U.S. stocks drop after hours as Trump imposes sweeping tariffs, S&P 500 ETF falls 2%: Live updates

A trader works on the floor at the New York Stock Exchange on April 2, 2025.

Brendan McDermid | Reuters

U.S. stocks fell in after hours trading as President Donald Trump unveiled sweeping tariffs of at least 10% and even higher for some countries, raising the risks of a global trade war that hits the U.S. economy.

The SPDR S&P 500 ETF Trust (SPY), which tracks the S&P 500, lost 2.9%. The Invesco QQQ ETF, which corresponds to the Nasdaq-100 Index, shed 3.5%. The SPDR Dow Jones Industrial Average ETF Trust (DIA) lost 1.4%.

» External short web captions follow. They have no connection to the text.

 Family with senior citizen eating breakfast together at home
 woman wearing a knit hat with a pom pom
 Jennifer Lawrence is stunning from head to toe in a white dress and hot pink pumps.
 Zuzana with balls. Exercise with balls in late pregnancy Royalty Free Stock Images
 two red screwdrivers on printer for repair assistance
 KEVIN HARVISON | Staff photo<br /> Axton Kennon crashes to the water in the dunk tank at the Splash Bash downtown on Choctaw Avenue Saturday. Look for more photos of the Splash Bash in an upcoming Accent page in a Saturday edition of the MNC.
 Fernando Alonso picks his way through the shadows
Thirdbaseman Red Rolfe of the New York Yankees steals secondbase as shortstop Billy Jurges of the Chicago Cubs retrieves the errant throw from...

Shares of multinational companies tumbled in extended trading. Nike lost 7% and Apple dropped 6%. Shares of big sellers of imported goods were among the hardest hit. Five Below lost 11% and Gap plunged 12%. Tech shares dropped in an overall risk-off mood, with Nvidia off 4% and Tesla down 5%.

The White House unveiled a baseline tariff rate of 10% on all countries that goes into effect April 5. Even bigger duties against countries that levy higher rates on the U.S. will be charged in coming days, according to the administration.

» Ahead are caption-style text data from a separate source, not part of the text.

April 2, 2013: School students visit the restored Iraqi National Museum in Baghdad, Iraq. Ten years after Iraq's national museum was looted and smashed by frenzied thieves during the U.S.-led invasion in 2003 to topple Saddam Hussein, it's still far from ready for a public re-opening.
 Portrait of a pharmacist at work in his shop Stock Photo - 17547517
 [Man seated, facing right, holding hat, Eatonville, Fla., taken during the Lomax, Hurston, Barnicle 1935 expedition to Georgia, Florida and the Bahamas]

“We will charge them approximately half of what they are and have been charging us,” said Trump in a press conference from the White House Rose Garden. “So, the tariffs will be not a full reciprocal.”

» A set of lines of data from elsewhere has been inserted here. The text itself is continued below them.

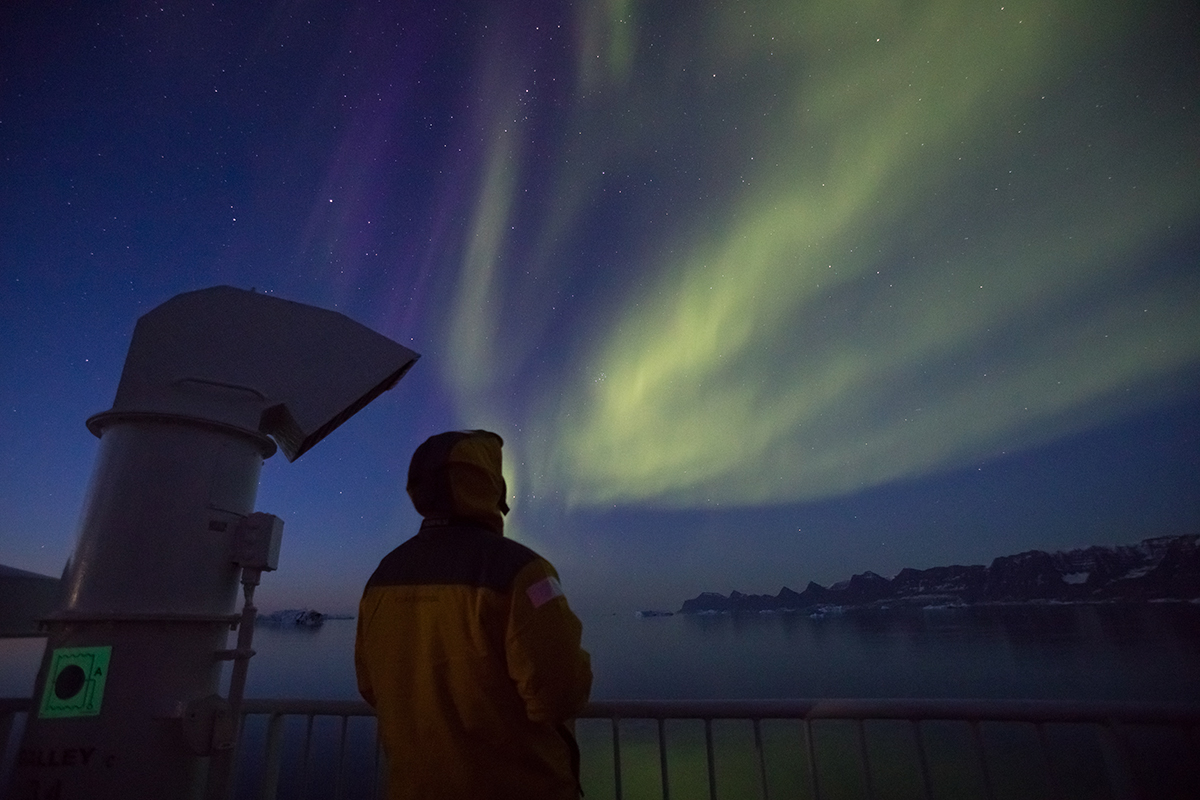 Quark passenger looks into the night sky as the auroras take over. Photo: Acacia Johnson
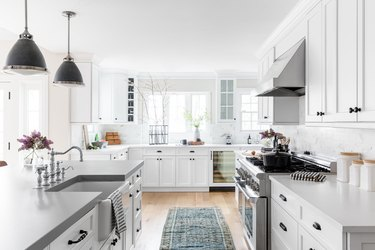 bright open concept kitchen with white walls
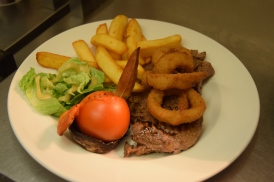 8oz beef steak cooked to your liking served with grill garni, battered onion rings, salad leaves and chunky chips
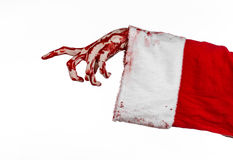 Christmas and Halloween theme: Santa Zombie bloody hand on a white background Stock Images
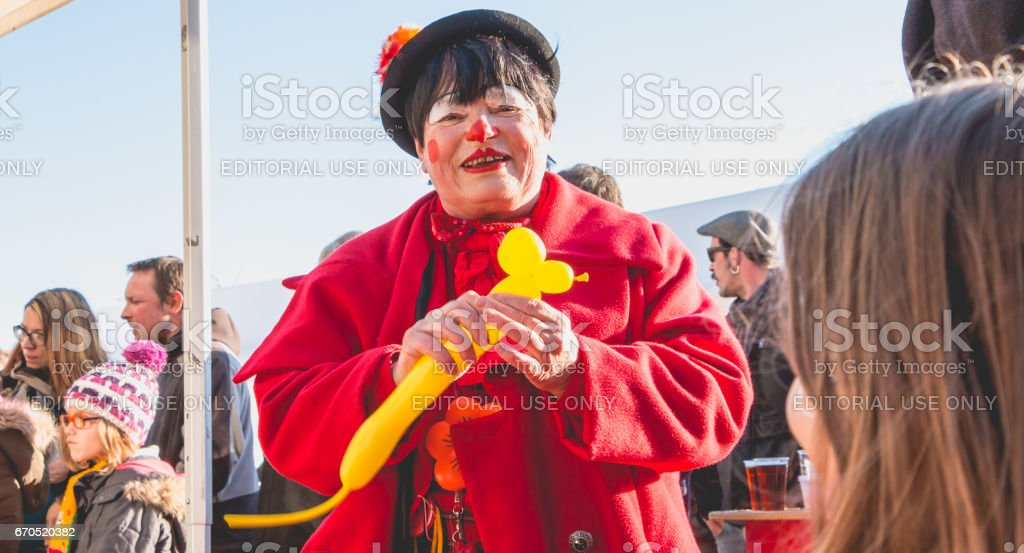 clown makes characters with balls to offer them to the children stock photo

That halved figure includes “the combined rate of all their tariffs, non-monetary barriers and other forms of cheating,” he said.

What’s likely spooking traders is that these rates will end up being much higher than expected for many nations. For example, the effective tariff rate for China will now be 54% when accounting for the new reciprocal rate and duties already levied against the country, the White House clarified to CNBC. Traders had hoped a 10% rate would be a universally applied cap, not a minimum starting point.

“What was delivered was as haphazard as anything this administration has done to date, and the level of complication on top of the ultimate level of new tariffs is worse than had been feared and not yet priced into the market,” said Art Hogan, chief market strategist at B. Riley Wealth Management.

The S&P 500 rose for a third day Wednesday on hopes Trump would not announce a severe tariff plan on the risk it would tip the economy into a slowdown and raise inflation.

“If he would have come in with just the 10%, I think the markets would probably be up quite a bit right now,” said Larry Tentarelli, chief technical strategist at the Blue Chip Trend Report. “But because the tariffs came in bigger than many expected, I think what that does is it creates more downside volatility right now.”

The benchmark has been hit hard since late February, briefly falling into correction territory, because of the heightened uncertainty caused by Trump’s ongoing tariff announcements. This uncertainty has started to show up in some sluggish economic data, which further pressured stocks by heightening recession fears.

Trump said on Wednesday previously announced tariffs on Canada and Mexico will remain and a reciprocal rate will not be added to those levies.

“More severe tariff rates are currently rocking share prices, but Trump is still negotiating,” said Jeff Kilburg of KKM Financial.